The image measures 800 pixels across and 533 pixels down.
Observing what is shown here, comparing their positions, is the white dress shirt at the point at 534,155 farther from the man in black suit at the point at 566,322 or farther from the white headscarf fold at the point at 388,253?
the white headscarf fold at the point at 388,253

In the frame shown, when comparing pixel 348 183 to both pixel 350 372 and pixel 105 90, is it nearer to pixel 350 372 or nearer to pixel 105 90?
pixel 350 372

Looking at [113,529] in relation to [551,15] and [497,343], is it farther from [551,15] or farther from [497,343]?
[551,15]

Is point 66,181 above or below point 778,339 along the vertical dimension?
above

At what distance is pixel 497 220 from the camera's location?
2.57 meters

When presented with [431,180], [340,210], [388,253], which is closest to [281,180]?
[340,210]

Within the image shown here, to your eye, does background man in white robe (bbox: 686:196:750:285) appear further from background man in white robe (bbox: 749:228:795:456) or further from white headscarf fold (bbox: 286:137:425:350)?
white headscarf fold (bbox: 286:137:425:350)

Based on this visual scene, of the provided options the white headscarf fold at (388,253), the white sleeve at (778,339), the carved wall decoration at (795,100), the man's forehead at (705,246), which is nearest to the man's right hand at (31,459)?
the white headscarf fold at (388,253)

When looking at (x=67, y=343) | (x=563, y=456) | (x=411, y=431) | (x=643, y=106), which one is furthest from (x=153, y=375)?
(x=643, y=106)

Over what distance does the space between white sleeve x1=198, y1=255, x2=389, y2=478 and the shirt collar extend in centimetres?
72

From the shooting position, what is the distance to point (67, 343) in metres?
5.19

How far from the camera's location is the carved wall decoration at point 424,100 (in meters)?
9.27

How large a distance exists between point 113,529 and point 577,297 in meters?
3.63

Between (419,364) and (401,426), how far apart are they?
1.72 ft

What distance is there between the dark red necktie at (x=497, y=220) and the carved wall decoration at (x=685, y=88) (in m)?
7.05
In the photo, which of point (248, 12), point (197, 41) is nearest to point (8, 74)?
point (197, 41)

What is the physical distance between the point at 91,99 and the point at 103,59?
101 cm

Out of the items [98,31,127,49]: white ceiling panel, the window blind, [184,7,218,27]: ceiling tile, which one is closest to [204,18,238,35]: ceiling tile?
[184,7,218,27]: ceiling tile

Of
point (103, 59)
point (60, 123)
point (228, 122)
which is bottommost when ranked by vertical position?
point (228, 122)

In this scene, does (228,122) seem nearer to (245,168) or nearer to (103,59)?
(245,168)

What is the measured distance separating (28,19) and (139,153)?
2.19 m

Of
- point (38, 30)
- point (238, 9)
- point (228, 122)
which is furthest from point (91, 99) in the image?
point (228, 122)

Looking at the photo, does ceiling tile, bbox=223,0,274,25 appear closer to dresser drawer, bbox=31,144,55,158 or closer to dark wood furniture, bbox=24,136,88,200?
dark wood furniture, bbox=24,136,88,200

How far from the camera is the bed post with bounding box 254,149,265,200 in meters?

## What you need to do:
Write out all of the data above again, swapping each occurrence of "carved wall decoration" for "ornate wall carving". Keep every other part unchanged.

## Full output:
The image measures 800 pixels across and 533 pixels down.
Observing what is shown here, comparing their positions, is the white dress shirt at the point at 534,155 farther from the man in black suit at the point at 566,322 or farther from the white headscarf fold at the point at 388,253?
the white headscarf fold at the point at 388,253

In the frame shown, when comparing pixel 348 183 to both pixel 350 372 and pixel 105 90, is it nearer to pixel 350 372 or nearer to pixel 105 90?
pixel 350 372

Looking at [113,529] in relation to [551,15] and [497,343], is it farther from [551,15] or farther from [497,343]?
[551,15]

Is point 66,181 above or below point 778,339 along the vertical dimension?
above

At what distance is pixel 497 220 from the camera's location?
2.57 meters

When presented with [431,180], [340,210], [388,253], which is closest to [281,180]?
[340,210]

Within the image shown here, to your eye, does background man in white robe (bbox: 686:196:750:285) appear further from background man in white robe (bbox: 749:228:795:456) or further from white headscarf fold (bbox: 286:137:425:350)?
white headscarf fold (bbox: 286:137:425:350)

Based on this visual scene, of the provided options the white headscarf fold at (388,253), the white sleeve at (778,339), the ornate wall carving at (795,100), the man's forehead at (705,246), which is nearest to the man's right hand at (31,459)?
the white headscarf fold at (388,253)

When looking at (x=67, y=343) | (x=563, y=456) | (x=411, y=431) | (x=643, y=106), which one is furthest from (x=153, y=375)?
(x=643, y=106)

Over what distance does the space between white sleeve x1=198, y1=255, x2=389, y2=478 and the shirt collar extend in centimetres?
72

From the shooting position, what is the distance to point (67, 343) in metres?
5.19

How far from the camera's location is the ornate wall carving at point 424,100 (in meters)?
9.27

How large a distance exists between point 113,529 and point 577,297 in meters?
3.63

Between (419,364) and (401,426), how far apart are they?
1.72 ft

What distance is there between the dark red necktie at (x=497, y=220) and the ornate wall carving at (x=685, y=88) (in m)?
7.05
In the photo, which of point (248, 12), point (197, 41) is nearest to point (8, 74)?
point (197, 41)

What is the physical distance between the point at 91,99 and the point at 103,59?
101 cm

Out of the items [98,31,127,49]: white ceiling panel, the window blind, [184,7,218,27]: ceiling tile, which one is closest to [204,18,238,35]: ceiling tile?
[184,7,218,27]: ceiling tile

Of
point (103, 59)
point (60, 123)
point (228, 122)
which is bottommost when ranked by vertical position?
point (228, 122)

In this scene, does (228,122) seem nearer to (245,168) or nearer to (103,59)?
(245,168)

What is the measured distance separating (28,19) and (139,153)?
2.19 m

Of
- point (38, 30)
- point (238, 9)
- point (228, 122)
which is furthest from point (91, 99) in the image?
point (228, 122)

Looking at the photo, does ceiling tile, bbox=223,0,274,25 appear closer to dresser drawer, bbox=31,144,55,158 or closer to dark wood furniture, bbox=24,136,88,200?
dark wood furniture, bbox=24,136,88,200

How far from the camera is the bed post with bounding box 254,149,265,200 in meters?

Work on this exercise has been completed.